▶ [記述課題]
1) 問題解決についての引用文をもとに、次の問いに一行ずつ答えてください。
(a) 問題解決の枠組みに沿って考えるよう進めると、多くの人は何で終わってしまうか。
(b) 組織で仕事をする場合、ゴールは何と方向性が合っている必要があるか。
(c) 問題解決力を発揮している人は、解決策をどのように用意するか。
2) 問題解決についての引用文を、最後の文の次から再開し、続きを書くこと。

▶ [引用文]
————

下図は、問題解決力を発揮できない人のと発揮できる人との違いをまとめたものです。

問題解決ができる人とできない人

問題解決できない人の思考パターン

■過去の分析にとどまっている

問題解決の基本的な枠組みについては、みなさんそれは知っている・わかっているとおっしゃいます。では、この枠組みに沿って自分自身の・職場での問解決を考えましょう!と進めると、ある現象が起きます。多くの方は現状分析で終わってしまうのです。
ありたい姿からスタートするのではなく、現状分析からスタートしてしまうのです。
「〇〇ができていない」
「〇〇がうまくいかない」
「〇〇に達していない」など。
これを続けると、現状の不満や不具合を解消したものが積みあがるだけで、せっかく取り組んでも「今」の地点をうろうろして終わり。
なんだかなあ、とがんばった割に達成感は少なく、結果もパッとしない・・・。もちろん周囲の評価も・・・。
非常にもったいないです。

現状分析ができるということは、「何か」を基準にして分析しているはずなのです。
その「基準」を言語化できない・めんどくさくてしない人が多いのです。
(こうなってくると、今度はコミュニケーション能力、特に言語化能力の話になってきます。)

どこに進みたいのか?
何を実現したいのか?

が欠けていては、どこにも動けません。
ですので、「ありたい姿・ゴール」設定の重要性、そこから逆算することをしつこいくらいお伝えしています。
また、組織で仕事をするからには組織のゴール達成に貢献することに意味があります。ですから「自分が考える」ゴールだけではだめで、
「組織が目指す」ゴールと方向性が合っている必要があります。

■仮説検証・解決策の策定に時間をかけない

ほとんどの人は、仮説を立てないし、解決策を複数なんて考えません。なんとなく今見えている原因と解決策に飛びついて終わり。これでは新しい視点や行動なんて生まれるわけがないのです。仮説の立て方や重要性を知っていても、めんどくさいからしないのです。とにかくめんどくさがる人が多いのです。問題解決力を発揮している人は、解決策を複数用意します。問題への対策を1つだけ用意してもそれがだめなら終わりです。結果はゼロです。でも、複数用意しておけば、1つがだめでも次の手があります。2つ目がだめでもその次があります。3つの策で効果があれば、単純計算で3倍です。そんなことあたりまえじゃないかと思うかもしれませんが、仕事で確実に成果を出す人はここに時間をかけています。

————

▶ [収集資料]

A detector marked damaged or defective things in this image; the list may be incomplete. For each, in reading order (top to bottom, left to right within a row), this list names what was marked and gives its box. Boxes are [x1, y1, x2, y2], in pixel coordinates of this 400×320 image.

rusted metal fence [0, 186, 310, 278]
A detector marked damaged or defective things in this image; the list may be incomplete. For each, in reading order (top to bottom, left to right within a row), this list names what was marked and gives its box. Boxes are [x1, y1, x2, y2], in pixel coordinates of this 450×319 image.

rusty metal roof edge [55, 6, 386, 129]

————

▶ [解答]
1)
(a) 現状分析で終わってしまう。
(b) 「組織が目指す」ゴールと方向性が合っている必要がある。
(c) 解決策を複数用意する。

2)
■発散思考が苦手である

発散思考というのは、発想をどんどん広げていくものです。論理性や整合性にこだわらず、自由にアイデアを出します。具体的にはブレインストーミングやブレインライティング、属性列挙法などがあります。この「自由に」が実は曲者です。あなたは盛り上がったブレインストーミングに参加したことはありますか?そもそもブレインストーミングを経験したことはありますか?日本人はこの「自由に」に慣れていません。「さあ、どうぞ自由にお話ください」とふっても静まり返ることが多いのです。問題解決力の前に発散思考の練習が必要だと感じています。

<参考>ブレインストーミングの4つのルール

・批判しない/結論を出さない
・質より量を優先する
・アイデアレベルの意見を歓迎する
・模倣・乗っかりOK。

 

■孤軍奮闘して1人でなんとかしようとする

所詮人間1人でできることなんてしれています。周りの人に相談したり、アイデアをもらったり、ちょっと聞いてみる・話してみる、うまくいった事例に学ぶ、倣う、などいくらでも他者の力を借りることができるのに、しない人が多いのです。迷惑をかけないように。。。という配慮なのか、チームワークが苦手なのか、孤独が好きなのか・・・・。仕事で成果をあげるのなら、1人でなく必ず誰かの協力が必要です。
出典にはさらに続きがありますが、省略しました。